▶ Work to do:
1. In the film review below, why does Chic Clark send Ruth away from the apartment? Answer in one to three sentences.
2. Answer these questions from the film review below, one per line:
(a) Which studio made the film?
(b) Where do the two sisters rent their apartment?
(c) Who was the guest speaker when the film was shown at the 2014 TCM Classic Film Festival?

▶ Excerpt to read:
= = = =
My Sister Eileen (1942)

Film Review


Release Date: 24 September, 1942

Studio: Columbia

Director: Alexander Hall

Stars: Rosalind Russell, Brian Aherne, Janet Blair, Gordon Jones, Allyn Joslyn

Writers: Joseph Fields and Jerome Chodorov, from their play of the same name

Cinematographer: Joseph Walker

Special Notes: TCM Classic Film Festival, 2014

My Sister Eileen was shown as part of the Family in the Movies: The Ties That Bind theme at the 2014 TCM Classic Film Festival. The guest speaker was Lance Brisson, son of actress Rosalind Russell.


Two sisters from Columbus, Ohio, erstwhile writer Ruth (Russell) and aspiring actress Eileen (Blair) Sherwood rent a basement apartment in Greenwich Village. A subway tunnel is being blasted nearby. After they object to drunks ogling them through the window, a policeman warns them not to make a disturbance. "The Wreck" (Jones), who lives upstairs, asks if he can sleep in their kitchen while his mother–in-law visits.

Ruth goes to "Manhatter" magazine with a manuscript. After getting into the middle of an argument between the editor and the publisher, Ruth runs out , accidentally leaving her manuscript with editor, Robert Baker (Aherne).

Meanwhile Eileen has gone to a theatrical agency looking for a job. She meets reporter Chic Clark (Joslyn) who immediately decides he wants to "interview" the pretty young woman. Clark follows Eileen home and sends Ruth away on a false story so he can "interview" Eileen alone. Editor Baker, intrigued with Ruth's story, visits the apartment and rescues Eileen from Clark.

Ruth’s supposed story was about the docking of Portuguese Merchant Marine fleet at the Brooklyn navy yard. The Portuguese marine cadets follow Ruth back to the apartment; in the resulting confusion Eileen is arrested and spends the night in jail.
= = = =
▶ Material:
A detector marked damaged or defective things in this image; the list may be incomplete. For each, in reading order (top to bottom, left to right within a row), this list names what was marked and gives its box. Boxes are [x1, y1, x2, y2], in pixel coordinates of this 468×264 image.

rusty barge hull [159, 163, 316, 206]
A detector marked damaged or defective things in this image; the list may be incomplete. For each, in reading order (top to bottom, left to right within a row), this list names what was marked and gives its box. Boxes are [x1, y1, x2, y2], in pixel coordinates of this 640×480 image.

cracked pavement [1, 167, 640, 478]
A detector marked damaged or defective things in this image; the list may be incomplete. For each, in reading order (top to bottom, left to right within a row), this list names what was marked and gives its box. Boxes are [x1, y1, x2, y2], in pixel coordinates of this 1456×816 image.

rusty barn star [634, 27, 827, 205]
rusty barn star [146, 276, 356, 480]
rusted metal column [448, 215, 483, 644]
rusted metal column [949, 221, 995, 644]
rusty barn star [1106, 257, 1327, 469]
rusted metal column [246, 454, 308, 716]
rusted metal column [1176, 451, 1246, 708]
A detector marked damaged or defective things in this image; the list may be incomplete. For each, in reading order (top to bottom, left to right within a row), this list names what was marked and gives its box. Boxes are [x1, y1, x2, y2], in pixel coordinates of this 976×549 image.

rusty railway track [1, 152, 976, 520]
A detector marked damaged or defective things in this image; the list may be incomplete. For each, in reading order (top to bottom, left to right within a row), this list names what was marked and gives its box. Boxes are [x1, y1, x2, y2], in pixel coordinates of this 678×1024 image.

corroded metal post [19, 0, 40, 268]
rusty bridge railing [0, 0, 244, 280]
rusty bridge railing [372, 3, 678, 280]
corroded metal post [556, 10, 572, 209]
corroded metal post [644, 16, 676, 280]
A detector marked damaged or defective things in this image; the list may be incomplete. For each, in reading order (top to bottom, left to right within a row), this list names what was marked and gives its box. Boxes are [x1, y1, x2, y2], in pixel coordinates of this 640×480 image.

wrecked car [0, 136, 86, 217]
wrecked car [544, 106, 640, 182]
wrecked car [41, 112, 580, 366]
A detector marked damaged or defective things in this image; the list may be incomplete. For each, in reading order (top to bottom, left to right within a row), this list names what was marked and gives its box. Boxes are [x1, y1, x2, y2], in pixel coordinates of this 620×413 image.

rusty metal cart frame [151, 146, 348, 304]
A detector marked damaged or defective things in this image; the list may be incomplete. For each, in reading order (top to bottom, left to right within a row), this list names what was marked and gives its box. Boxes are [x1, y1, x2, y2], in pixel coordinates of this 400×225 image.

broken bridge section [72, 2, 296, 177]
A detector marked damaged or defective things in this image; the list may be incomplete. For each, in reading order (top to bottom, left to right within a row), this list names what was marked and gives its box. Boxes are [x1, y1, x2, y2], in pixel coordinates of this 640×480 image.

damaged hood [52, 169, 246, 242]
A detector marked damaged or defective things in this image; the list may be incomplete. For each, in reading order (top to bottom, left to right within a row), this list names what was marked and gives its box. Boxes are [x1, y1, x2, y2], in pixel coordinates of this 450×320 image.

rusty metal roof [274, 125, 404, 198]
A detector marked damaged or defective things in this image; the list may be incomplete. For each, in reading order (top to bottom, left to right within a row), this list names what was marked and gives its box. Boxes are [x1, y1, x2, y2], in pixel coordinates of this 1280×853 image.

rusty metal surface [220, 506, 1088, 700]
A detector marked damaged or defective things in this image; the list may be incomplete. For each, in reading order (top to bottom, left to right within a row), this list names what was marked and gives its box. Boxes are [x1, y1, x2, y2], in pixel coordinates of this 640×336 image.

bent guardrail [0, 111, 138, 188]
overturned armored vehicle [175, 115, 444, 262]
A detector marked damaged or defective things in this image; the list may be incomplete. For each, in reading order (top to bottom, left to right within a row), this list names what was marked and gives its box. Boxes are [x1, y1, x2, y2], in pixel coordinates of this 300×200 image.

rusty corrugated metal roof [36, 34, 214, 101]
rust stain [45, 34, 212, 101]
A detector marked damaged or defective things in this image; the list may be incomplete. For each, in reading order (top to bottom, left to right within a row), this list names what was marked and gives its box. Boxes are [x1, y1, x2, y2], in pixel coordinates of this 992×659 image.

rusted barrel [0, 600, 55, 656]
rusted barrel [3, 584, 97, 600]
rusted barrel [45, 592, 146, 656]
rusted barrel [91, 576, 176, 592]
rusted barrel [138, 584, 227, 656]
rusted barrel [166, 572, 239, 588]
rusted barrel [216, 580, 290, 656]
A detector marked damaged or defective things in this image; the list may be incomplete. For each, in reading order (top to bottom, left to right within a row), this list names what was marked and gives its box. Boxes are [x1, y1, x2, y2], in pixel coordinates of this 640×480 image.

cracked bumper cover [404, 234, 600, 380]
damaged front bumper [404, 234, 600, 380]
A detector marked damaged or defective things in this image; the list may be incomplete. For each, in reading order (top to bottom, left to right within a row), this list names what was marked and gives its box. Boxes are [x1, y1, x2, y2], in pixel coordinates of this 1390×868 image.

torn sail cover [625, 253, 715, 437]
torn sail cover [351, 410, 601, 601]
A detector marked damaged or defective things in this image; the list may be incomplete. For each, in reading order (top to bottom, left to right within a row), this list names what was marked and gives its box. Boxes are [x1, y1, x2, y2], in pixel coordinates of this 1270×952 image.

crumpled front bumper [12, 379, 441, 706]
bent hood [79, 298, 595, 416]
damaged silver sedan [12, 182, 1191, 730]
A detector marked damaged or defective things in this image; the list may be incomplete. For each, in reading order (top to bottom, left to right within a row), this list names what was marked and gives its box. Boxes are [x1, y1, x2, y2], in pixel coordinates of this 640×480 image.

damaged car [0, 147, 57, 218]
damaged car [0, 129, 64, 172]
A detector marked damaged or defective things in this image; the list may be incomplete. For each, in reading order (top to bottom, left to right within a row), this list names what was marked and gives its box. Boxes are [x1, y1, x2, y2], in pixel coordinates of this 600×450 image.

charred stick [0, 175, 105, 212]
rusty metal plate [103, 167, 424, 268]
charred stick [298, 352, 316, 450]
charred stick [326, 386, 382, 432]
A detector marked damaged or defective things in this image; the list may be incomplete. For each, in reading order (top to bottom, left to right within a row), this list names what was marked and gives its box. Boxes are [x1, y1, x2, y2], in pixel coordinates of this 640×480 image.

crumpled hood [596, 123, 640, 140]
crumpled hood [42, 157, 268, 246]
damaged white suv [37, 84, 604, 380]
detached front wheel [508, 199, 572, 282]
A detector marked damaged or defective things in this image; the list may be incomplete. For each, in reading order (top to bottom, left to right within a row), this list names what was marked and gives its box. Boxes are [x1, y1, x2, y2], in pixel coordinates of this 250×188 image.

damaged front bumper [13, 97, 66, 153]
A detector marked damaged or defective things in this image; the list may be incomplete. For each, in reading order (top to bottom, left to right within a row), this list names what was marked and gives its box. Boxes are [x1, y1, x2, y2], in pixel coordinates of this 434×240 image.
= = = =
▶ List of solutions:
1. Clark sends Ruth away on a false story so that he can "interview" Eileen alone. The story he gives her concerns the Portuguese Merchant Marine fleet docking at the Brooklyn navy yard.

2.
(a) Columbia
(b) A basement apartment in Greenwich Village
(c) Lance Brisson, son of actress Rosalind Russell